6VPE 機能では、出力 PE 上で、現在 IPv4 VPN でサポートされているのと同じ QoS メカニズムを IPv6 VPN でサポートします。

FRF.12

6VPE では、PE から CE へのフレームリレー接続上で、IPv4 トラフィックのほかに IPv6 トラフィックの FRF.12 フラグメンテーションとインターリービングをサポートします。

設定作業については、次の URL で『 Cisco 10000 Series Router Quality of Service Configuration Guide 』の「Fragmenting and Interleaving Real-Time and Nonreal-Time Packets」を参照してください。

http://www.cisco.com/en/US/docs/routers/10000/10008/configuration/guides/qos/10qlfi.html#wp1043021


) IPv6 パケットが IPv6 用に設定された入力インターフェイスに着信する場合、パケットに Differentiated Services Code Point(DSCP; DiffServ コード ポイント)値のセットがあるか、DSCP 値をマーキングするように IPv6 QoS のセットアップがルータ上で行われます。MPLS 出力インターフェイスを介して送信されるこのパケットは、MPLS Experimental(EXP)ビットにマッピングされる DSCP 値を受け取ります。マッピングにより、IPv6 QoS 値は対応する MPLS に伝播されます。

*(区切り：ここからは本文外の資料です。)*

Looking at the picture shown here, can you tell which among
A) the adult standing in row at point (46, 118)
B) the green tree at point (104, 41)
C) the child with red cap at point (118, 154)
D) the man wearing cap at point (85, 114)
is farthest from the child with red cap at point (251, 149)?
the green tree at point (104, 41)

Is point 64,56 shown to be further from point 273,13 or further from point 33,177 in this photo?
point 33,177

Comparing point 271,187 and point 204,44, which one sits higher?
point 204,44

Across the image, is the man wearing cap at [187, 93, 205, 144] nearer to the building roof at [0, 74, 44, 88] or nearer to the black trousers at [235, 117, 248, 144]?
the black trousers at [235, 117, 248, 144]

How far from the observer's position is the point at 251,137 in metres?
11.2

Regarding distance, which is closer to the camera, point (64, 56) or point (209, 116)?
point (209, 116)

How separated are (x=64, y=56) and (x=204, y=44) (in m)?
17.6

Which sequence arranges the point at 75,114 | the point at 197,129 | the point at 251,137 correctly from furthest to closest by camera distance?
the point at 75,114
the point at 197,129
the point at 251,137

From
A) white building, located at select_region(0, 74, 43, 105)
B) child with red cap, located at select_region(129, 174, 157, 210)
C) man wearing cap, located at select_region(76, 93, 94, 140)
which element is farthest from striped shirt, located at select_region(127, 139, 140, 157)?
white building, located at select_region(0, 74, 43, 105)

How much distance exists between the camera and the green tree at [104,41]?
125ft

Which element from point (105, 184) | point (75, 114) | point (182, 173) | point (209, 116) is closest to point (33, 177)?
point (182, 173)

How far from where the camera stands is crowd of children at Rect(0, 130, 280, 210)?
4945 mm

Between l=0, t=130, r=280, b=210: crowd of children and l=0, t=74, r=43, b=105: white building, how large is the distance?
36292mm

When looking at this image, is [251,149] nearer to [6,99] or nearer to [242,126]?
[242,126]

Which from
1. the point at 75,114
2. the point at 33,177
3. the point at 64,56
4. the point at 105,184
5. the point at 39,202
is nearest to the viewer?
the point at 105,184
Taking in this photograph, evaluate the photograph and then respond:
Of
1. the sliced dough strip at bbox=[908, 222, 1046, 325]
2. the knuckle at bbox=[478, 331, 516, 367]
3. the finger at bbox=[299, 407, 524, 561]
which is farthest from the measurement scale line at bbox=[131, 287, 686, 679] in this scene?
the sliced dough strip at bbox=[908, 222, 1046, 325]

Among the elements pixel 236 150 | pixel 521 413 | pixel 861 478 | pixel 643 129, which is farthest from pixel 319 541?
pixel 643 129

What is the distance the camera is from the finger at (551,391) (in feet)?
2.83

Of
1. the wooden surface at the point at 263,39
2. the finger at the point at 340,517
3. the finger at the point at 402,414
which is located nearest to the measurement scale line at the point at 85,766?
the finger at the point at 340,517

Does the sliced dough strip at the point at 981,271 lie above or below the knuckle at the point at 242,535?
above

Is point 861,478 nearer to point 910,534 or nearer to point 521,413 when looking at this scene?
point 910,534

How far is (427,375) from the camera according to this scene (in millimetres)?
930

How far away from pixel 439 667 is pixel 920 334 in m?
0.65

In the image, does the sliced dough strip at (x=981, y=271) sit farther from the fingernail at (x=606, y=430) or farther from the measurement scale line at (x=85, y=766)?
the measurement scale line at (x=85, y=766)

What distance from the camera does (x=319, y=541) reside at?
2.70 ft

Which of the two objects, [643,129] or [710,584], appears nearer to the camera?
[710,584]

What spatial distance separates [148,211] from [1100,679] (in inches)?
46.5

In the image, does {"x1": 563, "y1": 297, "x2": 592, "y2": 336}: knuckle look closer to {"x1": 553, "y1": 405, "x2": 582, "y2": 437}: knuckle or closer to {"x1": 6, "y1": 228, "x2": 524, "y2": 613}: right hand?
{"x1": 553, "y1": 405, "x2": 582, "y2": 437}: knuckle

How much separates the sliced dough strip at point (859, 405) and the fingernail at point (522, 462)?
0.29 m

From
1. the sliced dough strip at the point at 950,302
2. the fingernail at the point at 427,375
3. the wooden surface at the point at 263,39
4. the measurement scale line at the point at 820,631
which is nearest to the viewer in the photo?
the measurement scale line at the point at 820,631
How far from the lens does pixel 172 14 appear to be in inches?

ヒント IPv4 MPLS コア ネットワークの設定については、次の URL で『Configuring a Basic MPLS VPN』を参照してください。
http://www.cisco.com/en/US/tech/tk436/tk428/technologies_configuration_example09186a00800a6c11.shtml


6VPE の設定例

図4-2 は、次に続く例4-4 について説明しています。

図4-2 6VPE

 

例4-4 6VPE の設定

version 12.2
no service pad
service timestamps debug uptime
service timestamps log uptime
no service password-encryption
!
hostname sa14-72b
!
logging snmp-authfail
logging queue-limit 100
!
clock timezone GMT 0
ip subnet-zero
ip cef
!
ipv6 unicast-routing
vrf definition blue
rd 200:1
address-family ipv6
route-target export 200:1
route-target import 200:1
exit-address-family
!
vrf definition red
rd 100:1
address-family ipv6
route-target export 100:1
route-target import 100:1
exit-address-family
!
ipv6 cef
mpls ldp logging neighbor-changes
mpls ldp router-id Loopback0
!
!
interface Loopback0
ip address 200.11.11.1 255.255.255.255
ipv6 address BEEF:11::1/64
ipv6 nd prefix default 0 0 off-link no-autoconfig
no ipv6 mfib fast
!
interface Ethernet0/0
vrf forwarding red
ip address 50.1.1.2 255.255.255.0
no ip route-cache
no ip mroute-cache
ipv6 address 4000::72B/64
ipv6 address 8008::72B/64
ipv6 nd prefix default infinite infinite
no ipv6 mfib fast
!
interface Ethernet1/0
ip address 40.1.1.2 255.255.255.0
ip router isis
no ip mroute-cache
mpls ip
!
interface Ethernet2/0
vrf forwarding blue
ip address 90.1.1.2 255.255.255.0
ipv6 address 8008::72B/64
no ipv6 mfib fast
!
router isis
net 49.0000.0000.0002.00
redistribute connected metric 50
passive-interface Loopback0
!
router bgp 100
bgp log-neighbor-changes
neighbor 200.10.10.1 remote-as 100
neighbor 200.10.10.1 update-source Loopback0
neighbor 8008::72a remote-as 200
!
address-family ipv4
neighbor 200.10.10.1 activate
no auto-summary
no synchronization
exit-address-family
!
address-family ipv4 multicast
no auto-summary
exit-address-family
!
address-family vpnv6
neighbor 200.10.10.1 activate
neighbor 200.10.10.1 send-community extended
exit-address-family
!
address-family ipv6 vrf red
no synchronization
redistribute connected
exit-address-family
!
address-family ipv6 vrf blue
neighbor 8008::72a activate
no synchronization
redistribute connected
exit-address-family
!
ip classless
no ip http server
!
end

6VPE のモニタリングおよびメンテナンス

6VPE のモニタリングおよびメンテナンスの情報については、次の URL で『 Cisco IOS IPv6 Configuration Guide, Release 12.4T 』の「Implementing IPv6 VPN over MPLS (6VPE)」の章で「Verifying and Troubleshooting IPv6 VPN」を参照してください。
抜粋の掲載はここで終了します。